--- TASK INSTRUCTIONS ---
In the data that follows, find the line containing "Is the white"; then quote that line and every line after it, exactly, through the last one.

--- STORED ROWS ---
___
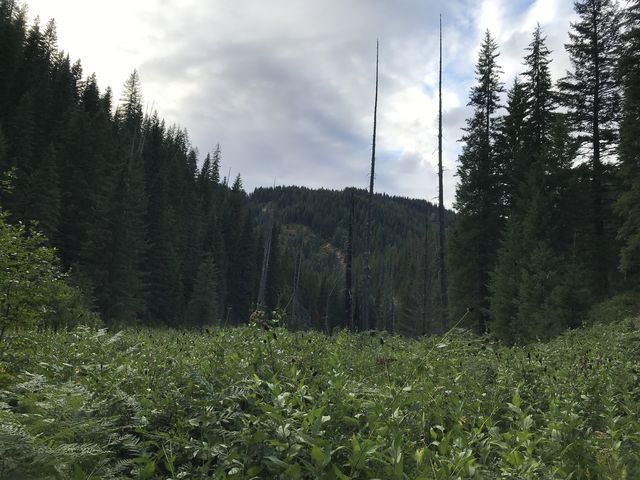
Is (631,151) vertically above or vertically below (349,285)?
above

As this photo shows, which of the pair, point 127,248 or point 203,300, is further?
point 203,300

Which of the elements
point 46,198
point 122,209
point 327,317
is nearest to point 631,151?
point 327,317

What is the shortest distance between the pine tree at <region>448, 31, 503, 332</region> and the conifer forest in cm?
14

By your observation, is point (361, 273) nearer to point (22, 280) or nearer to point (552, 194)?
point (552, 194)

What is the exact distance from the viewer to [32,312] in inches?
241

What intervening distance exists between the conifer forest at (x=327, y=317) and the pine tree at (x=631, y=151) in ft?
0.36

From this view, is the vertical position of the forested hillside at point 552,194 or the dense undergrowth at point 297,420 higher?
the forested hillside at point 552,194

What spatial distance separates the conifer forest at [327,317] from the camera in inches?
118

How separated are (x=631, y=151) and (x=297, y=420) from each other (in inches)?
777

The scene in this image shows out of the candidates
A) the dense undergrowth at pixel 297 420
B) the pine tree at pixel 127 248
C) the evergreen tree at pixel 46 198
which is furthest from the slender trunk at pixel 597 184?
the evergreen tree at pixel 46 198

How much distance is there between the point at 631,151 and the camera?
17516 millimetres

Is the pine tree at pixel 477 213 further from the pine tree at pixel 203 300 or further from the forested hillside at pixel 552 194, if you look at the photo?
the pine tree at pixel 203 300

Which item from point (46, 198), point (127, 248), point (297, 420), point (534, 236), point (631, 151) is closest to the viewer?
point (297, 420)

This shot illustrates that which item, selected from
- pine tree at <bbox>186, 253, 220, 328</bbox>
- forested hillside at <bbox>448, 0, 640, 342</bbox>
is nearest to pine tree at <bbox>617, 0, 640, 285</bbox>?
forested hillside at <bbox>448, 0, 640, 342</bbox>
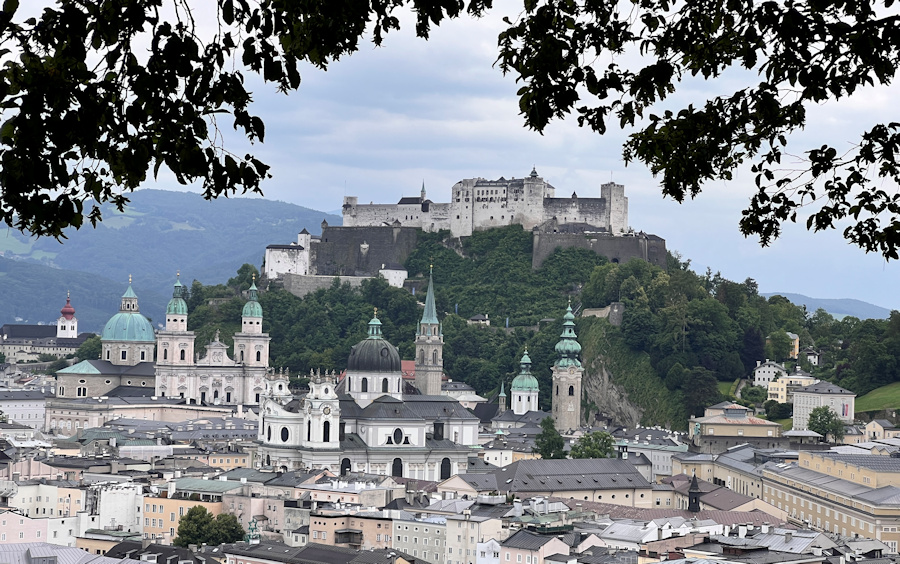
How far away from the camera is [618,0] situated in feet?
33.9

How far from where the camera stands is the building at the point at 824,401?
8769cm

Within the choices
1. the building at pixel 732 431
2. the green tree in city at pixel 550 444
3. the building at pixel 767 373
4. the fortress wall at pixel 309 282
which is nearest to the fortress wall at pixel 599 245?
the fortress wall at pixel 309 282

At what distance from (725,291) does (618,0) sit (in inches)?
3890

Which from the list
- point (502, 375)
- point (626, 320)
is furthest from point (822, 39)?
point (502, 375)

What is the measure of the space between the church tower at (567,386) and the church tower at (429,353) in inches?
262

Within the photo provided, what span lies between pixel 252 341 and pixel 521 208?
22552 mm

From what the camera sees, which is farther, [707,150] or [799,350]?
[799,350]

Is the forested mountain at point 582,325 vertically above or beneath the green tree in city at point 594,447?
above

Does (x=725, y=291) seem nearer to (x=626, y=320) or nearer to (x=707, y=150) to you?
(x=626, y=320)

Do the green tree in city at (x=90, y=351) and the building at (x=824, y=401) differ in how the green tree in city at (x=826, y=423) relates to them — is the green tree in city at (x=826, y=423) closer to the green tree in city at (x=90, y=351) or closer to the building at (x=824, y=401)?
the building at (x=824, y=401)

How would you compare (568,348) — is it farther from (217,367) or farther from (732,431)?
(217,367)

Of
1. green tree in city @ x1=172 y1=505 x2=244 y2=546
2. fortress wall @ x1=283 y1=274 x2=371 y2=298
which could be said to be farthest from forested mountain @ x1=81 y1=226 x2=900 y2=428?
green tree in city @ x1=172 y1=505 x2=244 y2=546

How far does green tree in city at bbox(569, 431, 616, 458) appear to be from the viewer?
8150 cm

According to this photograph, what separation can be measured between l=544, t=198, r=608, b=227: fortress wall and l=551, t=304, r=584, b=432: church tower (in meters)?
18.2
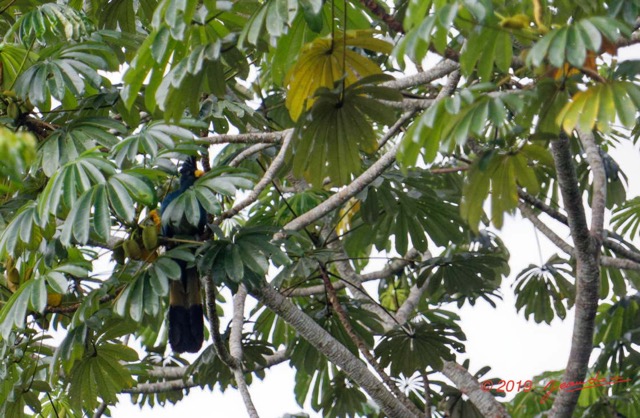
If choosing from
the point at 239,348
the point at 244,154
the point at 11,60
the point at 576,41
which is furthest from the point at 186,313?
the point at 576,41

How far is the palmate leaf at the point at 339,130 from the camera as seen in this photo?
2352mm

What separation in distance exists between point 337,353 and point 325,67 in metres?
1.18

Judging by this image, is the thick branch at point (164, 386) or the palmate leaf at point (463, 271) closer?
the palmate leaf at point (463, 271)

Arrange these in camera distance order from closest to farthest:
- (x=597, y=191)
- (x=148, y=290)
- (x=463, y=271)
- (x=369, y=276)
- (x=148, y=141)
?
1. (x=148, y=141)
2. (x=148, y=290)
3. (x=597, y=191)
4. (x=463, y=271)
5. (x=369, y=276)

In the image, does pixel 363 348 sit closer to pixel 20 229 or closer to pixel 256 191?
pixel 256 191

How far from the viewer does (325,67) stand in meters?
2.50

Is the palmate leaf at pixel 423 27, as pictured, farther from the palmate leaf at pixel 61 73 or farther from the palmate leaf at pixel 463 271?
the palmate leaf at pixel 463 271

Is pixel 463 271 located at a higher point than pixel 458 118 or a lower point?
higher

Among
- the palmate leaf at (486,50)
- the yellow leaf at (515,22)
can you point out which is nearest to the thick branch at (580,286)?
the palmate leaf at (486,50)

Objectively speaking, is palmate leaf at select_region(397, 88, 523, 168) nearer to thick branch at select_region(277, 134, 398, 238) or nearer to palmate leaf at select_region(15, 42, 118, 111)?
thick branch at select_region(277, 134, 398, 238)

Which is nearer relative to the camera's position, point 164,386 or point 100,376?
point 100,376

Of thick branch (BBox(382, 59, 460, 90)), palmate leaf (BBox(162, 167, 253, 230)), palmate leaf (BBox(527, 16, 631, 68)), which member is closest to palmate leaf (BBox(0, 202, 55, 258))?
palmate leaf (BBox(162, 167, 253, 230))

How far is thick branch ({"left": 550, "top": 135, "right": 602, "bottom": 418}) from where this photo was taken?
110 inches

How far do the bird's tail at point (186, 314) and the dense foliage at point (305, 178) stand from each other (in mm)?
173
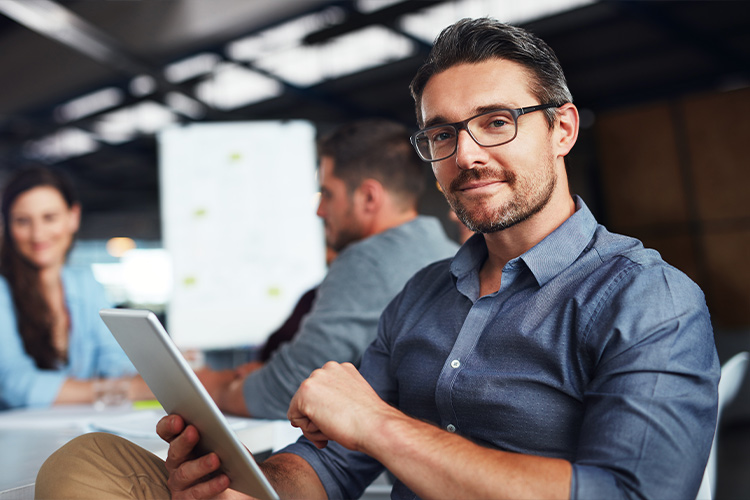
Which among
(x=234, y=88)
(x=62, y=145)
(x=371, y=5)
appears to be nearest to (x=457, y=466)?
(x=371, y=5)

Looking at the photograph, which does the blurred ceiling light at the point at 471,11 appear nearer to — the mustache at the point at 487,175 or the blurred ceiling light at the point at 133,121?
the blurred ceiling light at the point at 133,121

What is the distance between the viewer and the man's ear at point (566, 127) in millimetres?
1292

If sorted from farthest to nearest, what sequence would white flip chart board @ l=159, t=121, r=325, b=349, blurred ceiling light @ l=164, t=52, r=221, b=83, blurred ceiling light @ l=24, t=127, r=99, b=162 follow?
1. blurred ceiling light @ l=24, t=127, r=99, b=162
2. blurred ceiling light @ l=164, t=52, r=221, b=83
3. white flip chart board @ l=159, t=121, r=325, b=349

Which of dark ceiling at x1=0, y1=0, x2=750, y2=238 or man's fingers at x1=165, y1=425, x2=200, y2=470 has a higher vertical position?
dark ceiling at x1=0, y1=0, x2=750, y2=238

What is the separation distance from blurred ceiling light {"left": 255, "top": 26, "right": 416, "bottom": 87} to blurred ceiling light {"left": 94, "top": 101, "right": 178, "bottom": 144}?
2.00 m

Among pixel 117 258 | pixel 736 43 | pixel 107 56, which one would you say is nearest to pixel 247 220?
pixel 107 56

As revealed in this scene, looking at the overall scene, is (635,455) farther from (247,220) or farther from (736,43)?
(736,43)

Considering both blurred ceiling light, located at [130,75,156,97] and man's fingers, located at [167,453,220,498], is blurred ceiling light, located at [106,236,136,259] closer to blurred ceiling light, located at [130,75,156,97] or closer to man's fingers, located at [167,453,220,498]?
blurred ceiling light, located at [130,75,156,97]

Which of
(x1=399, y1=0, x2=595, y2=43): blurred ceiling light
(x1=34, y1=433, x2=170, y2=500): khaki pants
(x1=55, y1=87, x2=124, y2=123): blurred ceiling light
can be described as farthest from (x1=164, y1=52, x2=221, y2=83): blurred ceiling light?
(x1=34, y1=433, x2=170, y2=500): khaki pants

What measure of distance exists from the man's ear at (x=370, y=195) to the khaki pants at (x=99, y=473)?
1204mm

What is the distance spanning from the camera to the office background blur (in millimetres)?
5789

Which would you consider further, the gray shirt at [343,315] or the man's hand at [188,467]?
the gray shirt at [343,315]

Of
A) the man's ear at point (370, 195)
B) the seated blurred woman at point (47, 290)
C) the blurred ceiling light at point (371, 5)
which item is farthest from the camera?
the blurred ceiling light at point (371, 5)

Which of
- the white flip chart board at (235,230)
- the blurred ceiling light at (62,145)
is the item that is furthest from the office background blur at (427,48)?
the white flip chart board at (235,230)
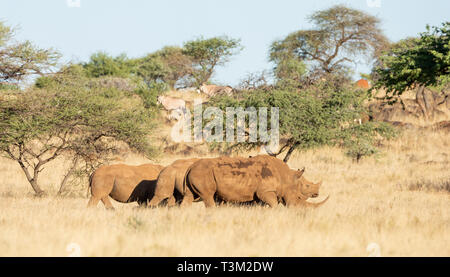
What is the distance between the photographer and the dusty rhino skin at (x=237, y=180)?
469 inches

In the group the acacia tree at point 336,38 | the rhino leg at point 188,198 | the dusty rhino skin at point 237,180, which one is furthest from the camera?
the acacia tree at point 336,38

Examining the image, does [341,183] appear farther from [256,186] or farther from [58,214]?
[58,214]

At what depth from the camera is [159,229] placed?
29.7ft

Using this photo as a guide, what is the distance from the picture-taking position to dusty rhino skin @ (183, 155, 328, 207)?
11922 millimetres

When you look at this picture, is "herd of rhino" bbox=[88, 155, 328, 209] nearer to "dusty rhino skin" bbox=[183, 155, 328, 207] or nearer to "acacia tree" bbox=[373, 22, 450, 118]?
"dusty rhino skin" bbox=[183, 155, 328, 207]

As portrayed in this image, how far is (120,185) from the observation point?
1402 centimetres

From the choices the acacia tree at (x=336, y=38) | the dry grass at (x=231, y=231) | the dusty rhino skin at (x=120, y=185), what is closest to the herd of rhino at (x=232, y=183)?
the dry grass at (x=231, y=231)

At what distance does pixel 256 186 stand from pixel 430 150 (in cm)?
2165

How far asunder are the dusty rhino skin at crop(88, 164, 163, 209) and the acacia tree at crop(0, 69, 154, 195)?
386cm

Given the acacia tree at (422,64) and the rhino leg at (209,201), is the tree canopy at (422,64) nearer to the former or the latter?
the acacia tree at (422,64)

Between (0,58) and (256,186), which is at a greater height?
(0,58)

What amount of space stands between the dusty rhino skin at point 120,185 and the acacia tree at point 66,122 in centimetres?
386

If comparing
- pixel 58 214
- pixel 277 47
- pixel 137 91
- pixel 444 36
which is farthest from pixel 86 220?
pixel 277 47
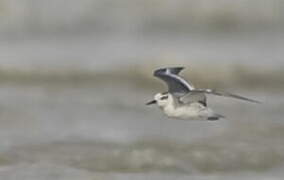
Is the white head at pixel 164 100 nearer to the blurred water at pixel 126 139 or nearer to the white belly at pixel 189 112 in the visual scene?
the white belly at pixel 189 112

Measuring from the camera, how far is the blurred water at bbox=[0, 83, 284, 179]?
1288 cm

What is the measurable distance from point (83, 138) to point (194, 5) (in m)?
6.83

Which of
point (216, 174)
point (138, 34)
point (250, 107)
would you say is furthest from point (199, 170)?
point (138, 34)

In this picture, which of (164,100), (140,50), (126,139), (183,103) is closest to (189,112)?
(183,103)

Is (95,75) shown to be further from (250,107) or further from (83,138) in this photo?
(83,138)

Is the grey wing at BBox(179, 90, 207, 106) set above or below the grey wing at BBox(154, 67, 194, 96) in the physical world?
below

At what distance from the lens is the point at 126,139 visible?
46.7ft

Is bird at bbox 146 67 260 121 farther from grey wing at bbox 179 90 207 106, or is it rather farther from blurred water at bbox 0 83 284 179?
blurred water at bbox 0 83 284 179

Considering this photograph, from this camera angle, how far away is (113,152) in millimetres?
13547

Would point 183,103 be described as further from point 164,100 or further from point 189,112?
point 164,100

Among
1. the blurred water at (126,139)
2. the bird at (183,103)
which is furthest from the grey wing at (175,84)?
the blurred water at (126,139)

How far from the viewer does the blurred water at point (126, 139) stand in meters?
12.9

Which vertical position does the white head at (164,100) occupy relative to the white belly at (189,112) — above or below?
above

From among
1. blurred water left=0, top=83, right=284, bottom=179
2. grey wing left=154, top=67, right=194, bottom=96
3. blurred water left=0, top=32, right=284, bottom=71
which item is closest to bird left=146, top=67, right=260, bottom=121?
grey wing left=154, top=67, right=194, bottom=96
___
--- THE OUTPUT ---
Is the white head at pixel 164 100 nearer to the blurred water at pixel 126 139 or nearer to the white belly at pixel 189 112 in the visual scene?
the white belly at pixel 189 112

Measuring from the camera, how far is the blurred water at bbox=[0, 83, 284, 179]?
1288 cm

What is the measurable distance from point (83, 138) to point (194, 5) (in m)?
6.83

Which of
point (216, 174)
point (138, 34)
point (250, 107)
would you say is furthest from point (199, 170)?
point (138, 34)

In this picture, which of (164,100), (140,50), (126,139), (183,103) is closest to (189,112)?
(183,103)

Is (95,75) shown to be further from (250,107) or further from (83,138) in this photo?
(83,138)

Is the grey wing at BBox(179, 90, 207, 106) set above or below the grey wing at BBox(154, 67, 194, 96) in the physical world?
below

At what distance from the lens is the point at 126,139 visible?
46.7ft

Is bird at bbox 146 67 260 121 farther from grey wing at bbox 179 90 207 106, or is it rather farther from blurred water at bbox 0 83 284 179?
blurred water at bbox 0 83 284 179

Considering this photograph, from this camera angle, how far away is (113,152) in millimetres?
13547

Would point 183,103 be described as further from point 164,100 or further from point 189,112?
point 164,100

Among
1. the blurred water at (126,139)
2. the bird at (183,103)
which is furthest from the grey wing at (175,84)?
the blurred water at (126,139)

How far from the viewer does the blurred water at point (126, 139) stand in meters?
12.9

Which vertical position does the white head at (164,100) occupy relative to the white belly at (189,112) — above or below?
above

From among
1. blurred water left=0, top=83, right=284, bottom=179
2. grey wing left=154, top=67, right=194, bottom=96
3. blurred water left=0, top=32, right=284, bottom=71
which item is closest to bird left=146, top=67, right=260, bottom=121?
grey wing left=154, top=67, right=194, bottom=96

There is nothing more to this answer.